The debt looms over you. It keeps you up at night. It threatens your future. And you want nothing more than to get rid of it as soon as possible.
That is a great goal. But if your savings is suffering because of that goal, you could find yourself in even more debt.
From a mathematical standpoint, I know that it doesn’t make much sense to build an emergency fund before you pay down the debt.
Your emergency fund, when placed in a safe and accessible savings account will earn almost no interest. On the other hand, your credit card debt could be racking up 20% interest (or more) each month it sits there. The longer the credit card debt sits there, the more money you will owe. Your savings will not stay ahead of that.
There’s also a psychological cost to keeping that debt hanging around. Debt just feels crummy. No one likes to owe anyone anything.
That said, I still think you need an emergency fund before you aggressively work on paying down debt.

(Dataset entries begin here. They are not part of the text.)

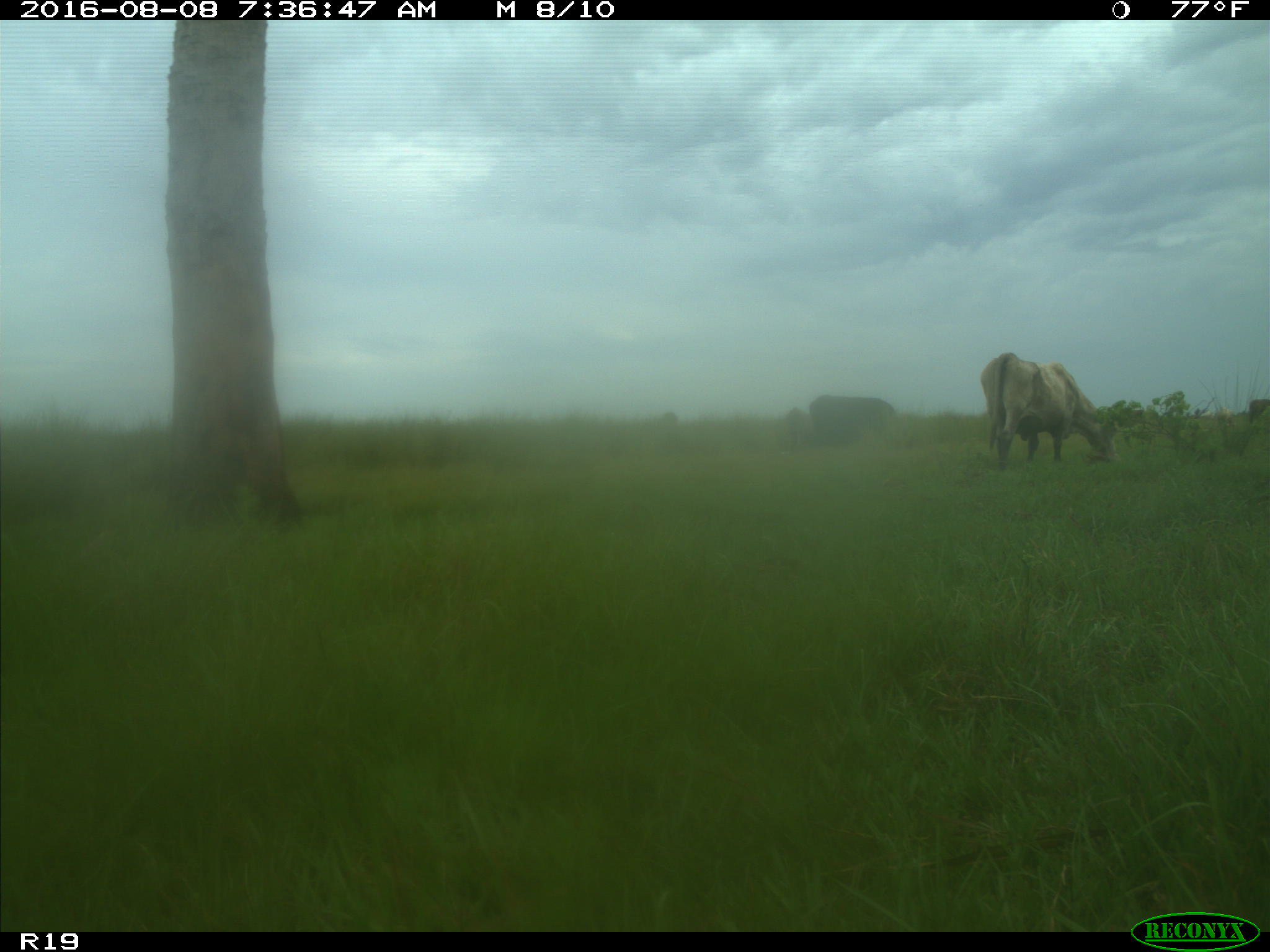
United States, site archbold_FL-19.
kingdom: Animalia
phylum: Chordata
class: Mammalia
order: Artiodactyla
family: Bovidae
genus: Bos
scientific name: Bos taurus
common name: domestic cow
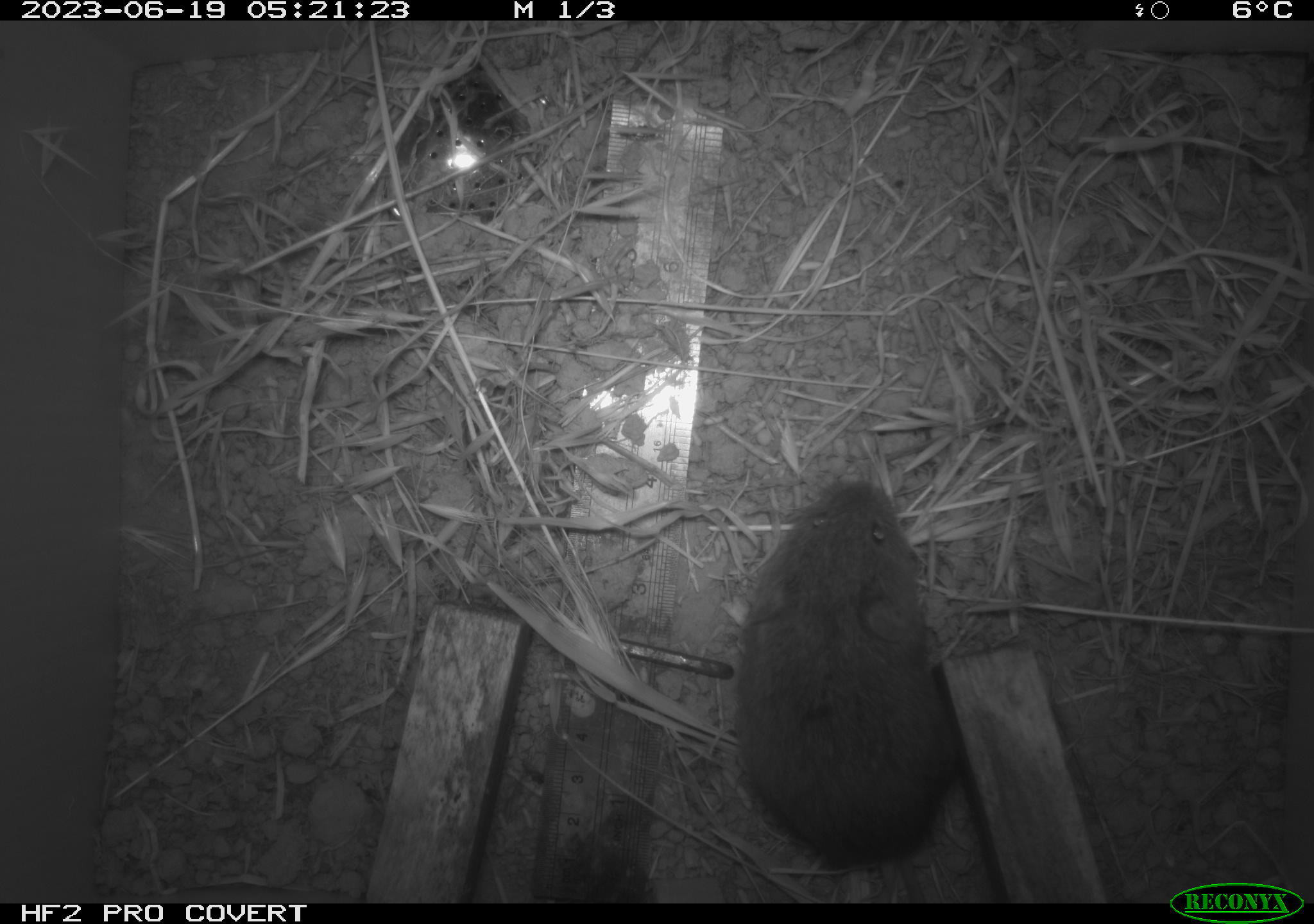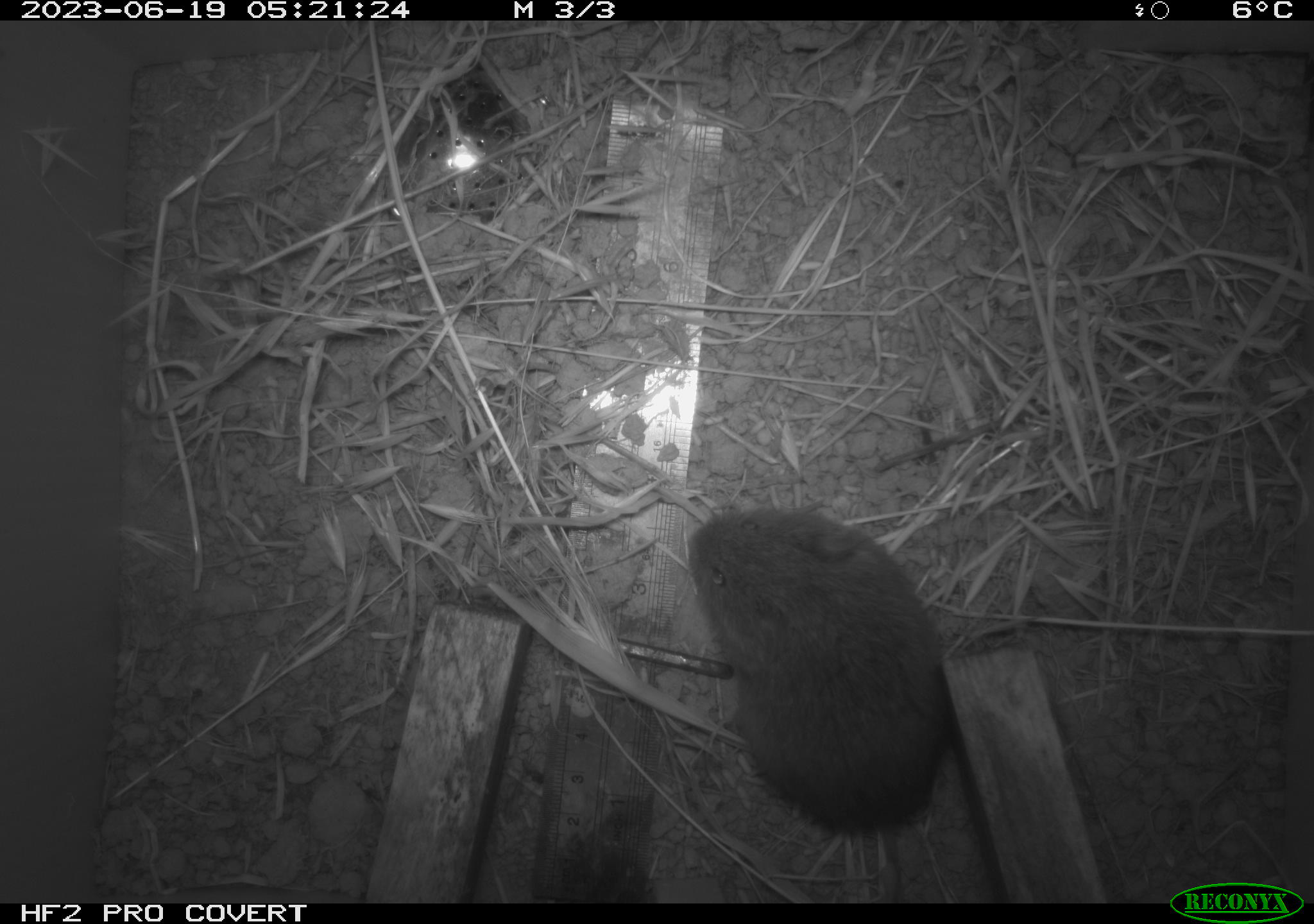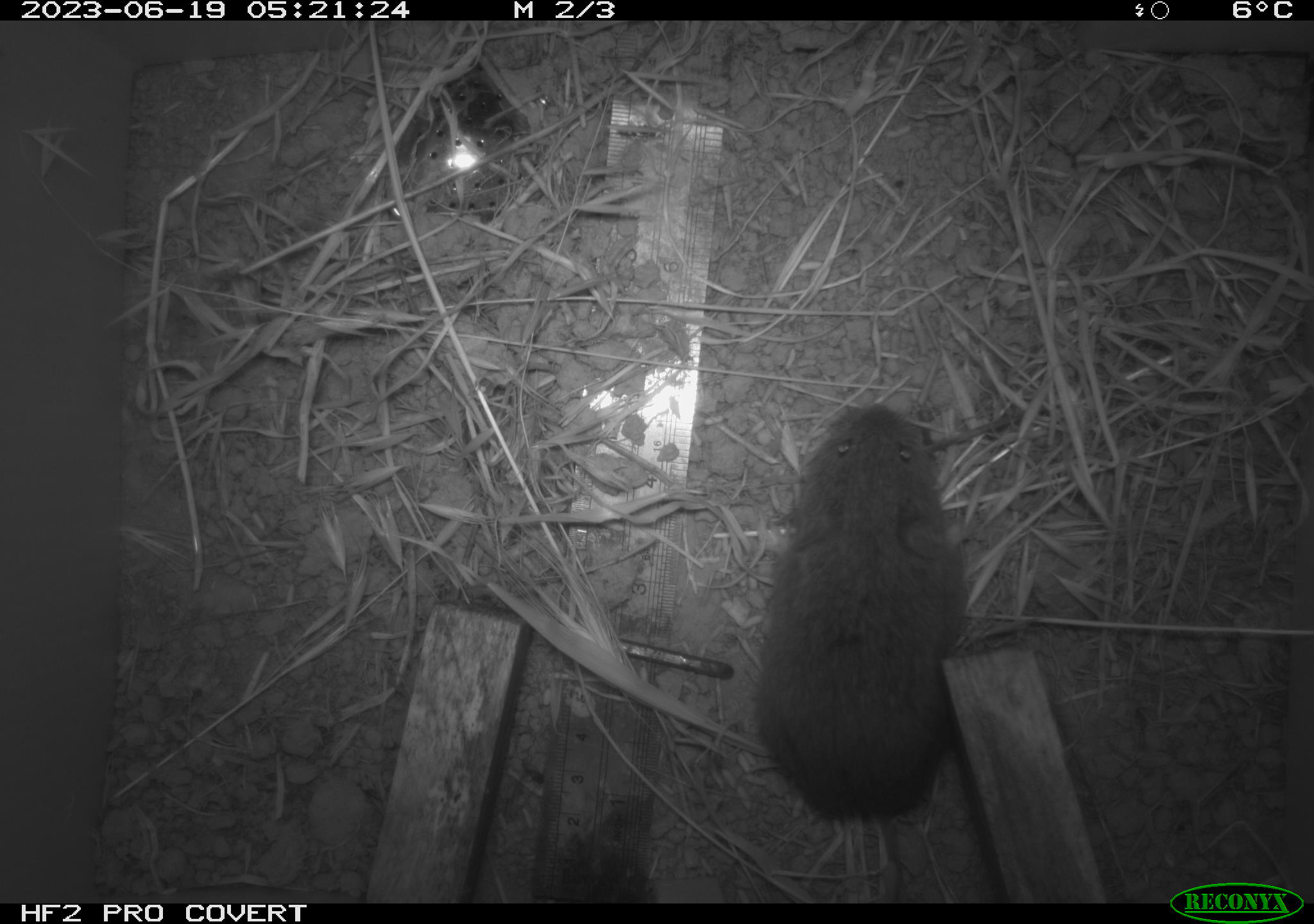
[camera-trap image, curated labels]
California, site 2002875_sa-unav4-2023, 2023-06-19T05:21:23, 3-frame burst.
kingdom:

Why You Need An Emergency Fund Before You Pay Down Debt
Paying down debt requires a significant shift in thinking. You must learn to despise debt and to resist any and all attempts to lure you into it. You must change your attitude toward debt.
Before paying a single penny on your debt, you must vow to not get into any more debt. Throw your credit cards in the freezer to keep from using them. Do not ask anyone for a loan. You will need to figure out how to get what you need with exactly what you have. You can’t get out of your debt hole if you’re still throwing more debt in it.
The only way you are going to be able to keep this vow to not accumulate any more debt is to establish an emergency fund. You need at least $1,000 (but preferably three months of living expenses) in this emergency fund. When your car breaks down or the water heater quits, you won’t have to turn to your credit cards or scramble for a personal loan. You won’t have to worry about payment plans and interest rates. You’ll be able to draw on the money you saved in your emergency fund.
Your emergency fund becomes your insurance policy against more debt. It helps you make the fundamental attitude shift you need to make if you are going to get out of debt and stay out.
You can save money even when you think you can’t. And if you want to get out of debt, you must.
Fund the emergency fund, but stay current on your bills
Don’t ignore your debt completely while you build your emergency fund. You need to keep up with at least the minimum payments while you work on your building your emergency fund. And it feels good to know you’re making progress, even if it is at a snail’s pace.
Remember that personal finance doesn’t have to be all or nothing. You can pay the minimum (or even a little above if your budget allows) on your debt and tuck away money in your emergency fund at the same time.
Make the shift away from debt and financial insecurity. Work on that emergency fund. Then work on the debt.
Abigail @ipickuppennies says
When we were getting out of debt, we were lucky enough to have guaranteed payments: disability and unemployment. So only sort of lucky, I suppose.
Point being, we knew exactly how long we would be getting those payments, and we knew that they would come in no matter. In that unique case, it really didn’t make sense to build an EF. With our various health problems, unexpected expenses would have drained the account each month, meaning we’d be refilling it each month. So pretty much a waste when it could go to interest-bearing debt.
That said, for people with more uncertainty in life — ie, a job that you could get fired from — then yes, it is crucial to have an emergency fund.
An emergency fund is essential for anyone, the thing is, millenials are the ones that neglect it the most. An unexpected expense could happen anytime, an emergency fund can help us face such a problem, definitely.